* _How to complete this task_
Please copy out the text of the items below with every "gray" replaced by "charcoal" and everything else left as it is. Leave out the pictures.

* _The input_

+ + + + + + +

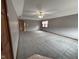 Spacious carpeted living room with a ceiling fan and natural light from a window at 2856 Colony Lake East Dr, Plainfield, IN 46168
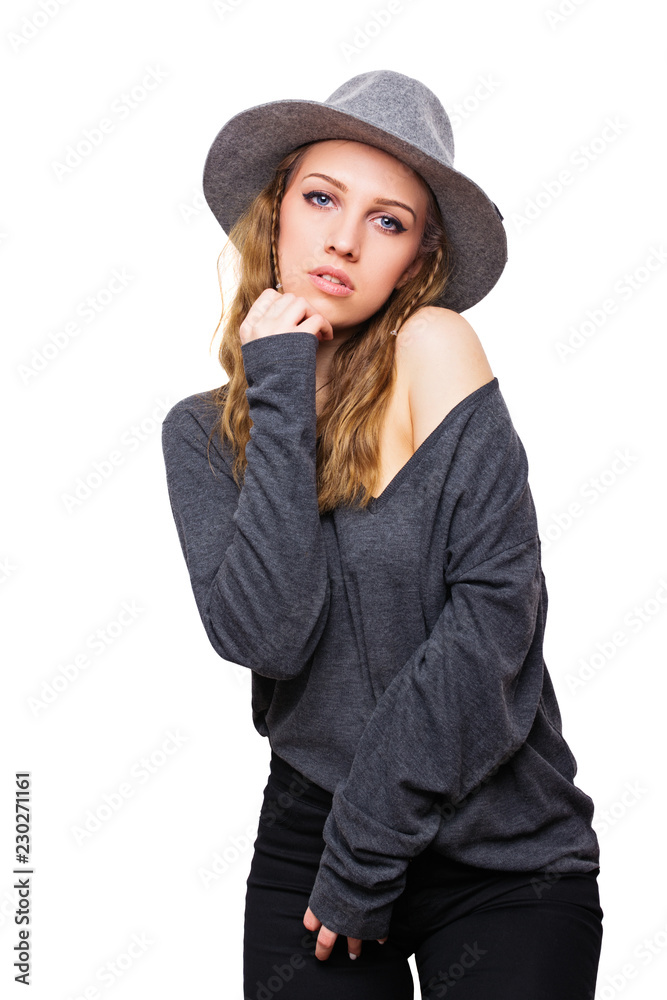 Beautiful young woman in casual gray outfit and hat, posing. Medium retouched, studio lighting, isolated on white background. Beautiful young woman in casual gray outfit and hat, posing. Medium retouched, studio lighting, isolated on white background.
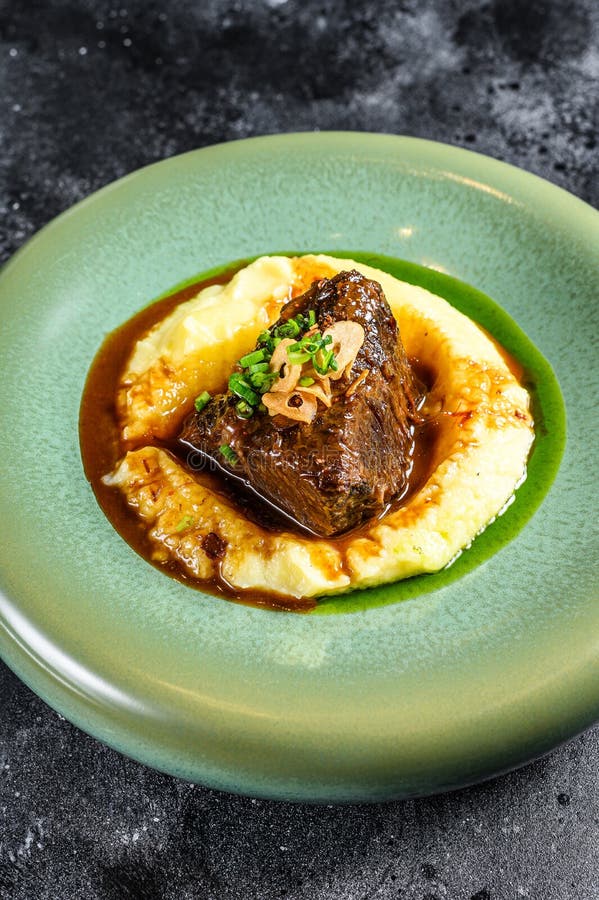 Beef Sirloin Steak With A Side Dish Of Mashed Potatoes. Black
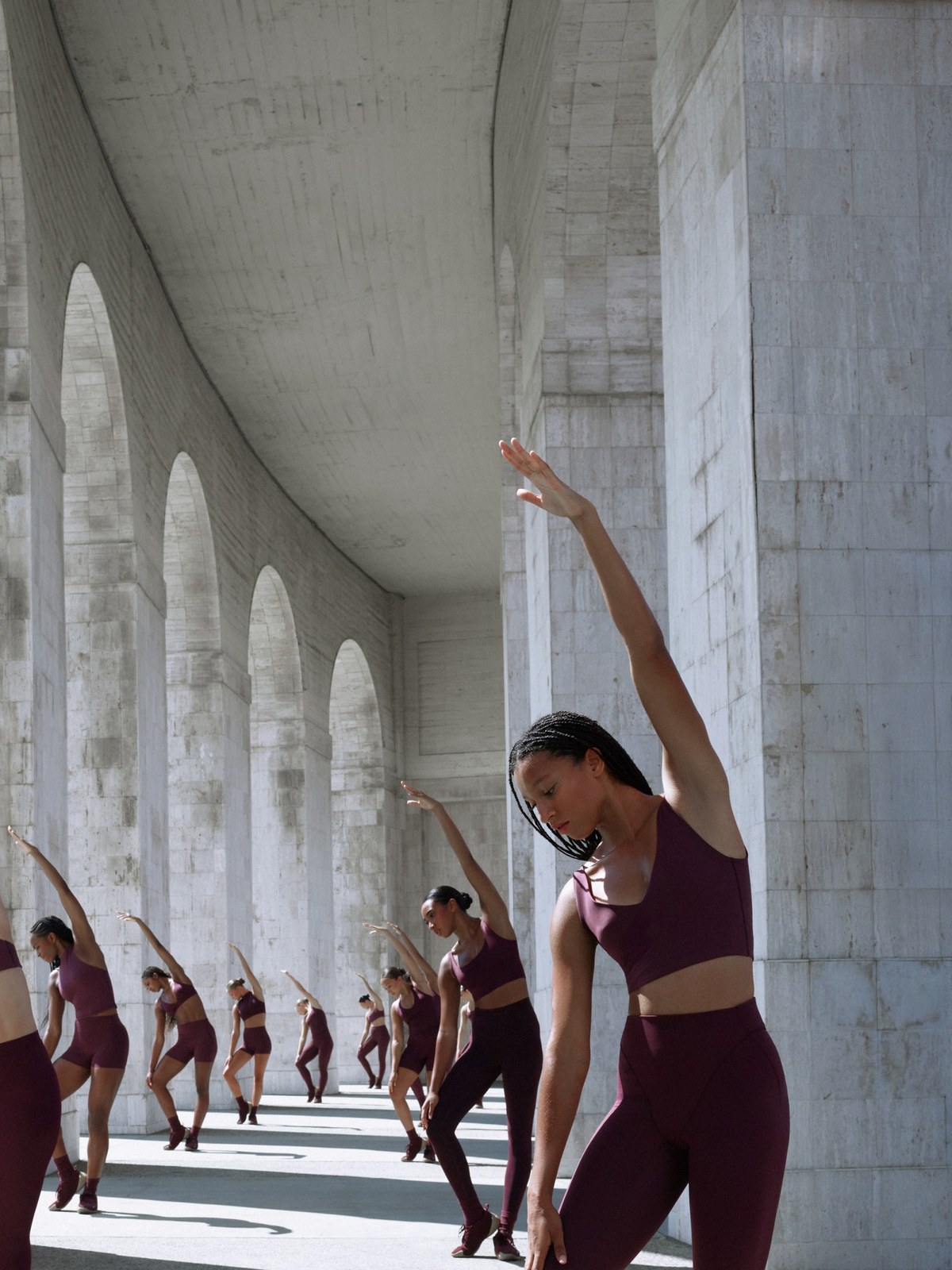 NikeSKIMS athletes stretch in wine-colored training sets beneath pale stone arches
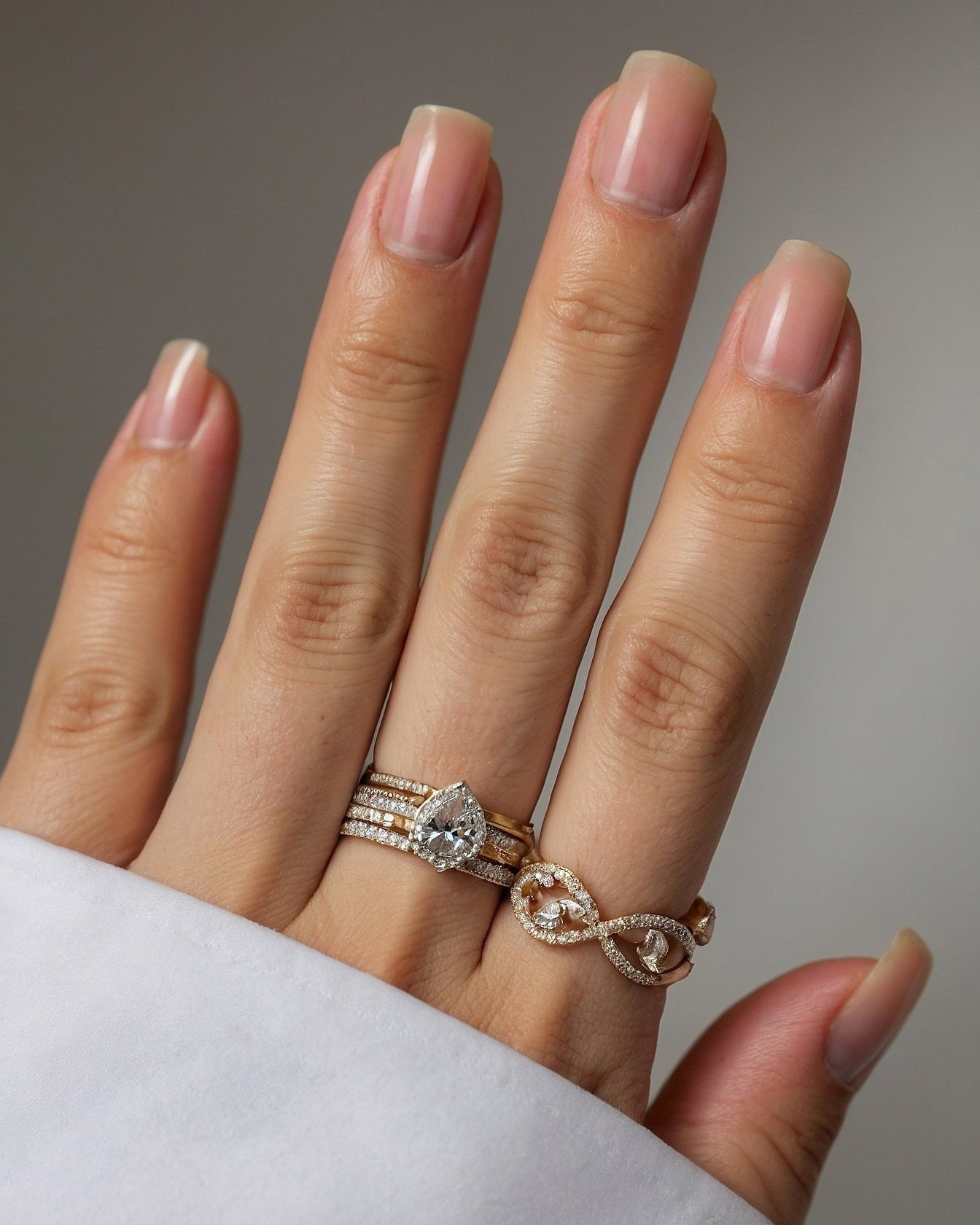Subtle Nails with Stacked Diamond Rings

+ + + + + + +

* _The completed task_
 Spacious carpeted living room with a ceiling fan and natural light from a window at 2856 Colony Lake East Dr, Plainfield, IN 46168
 Beautiful young woman in casual charcoal outfit and hat, posing. Medium retouched, studio lighting, isolated on white background. Beautiful young woman in casual charcoal outfit and hat, posing. Medium retouched, studio lighting, isolated on white background.
 Beef Sirloin Steak With A Side Dish Of Mashed Potatoes. Black
 NikeSKIMS athletes stretch in wine-colored training sets beneath pale stone arches
Subtle Nails with Stacked Diamond Rings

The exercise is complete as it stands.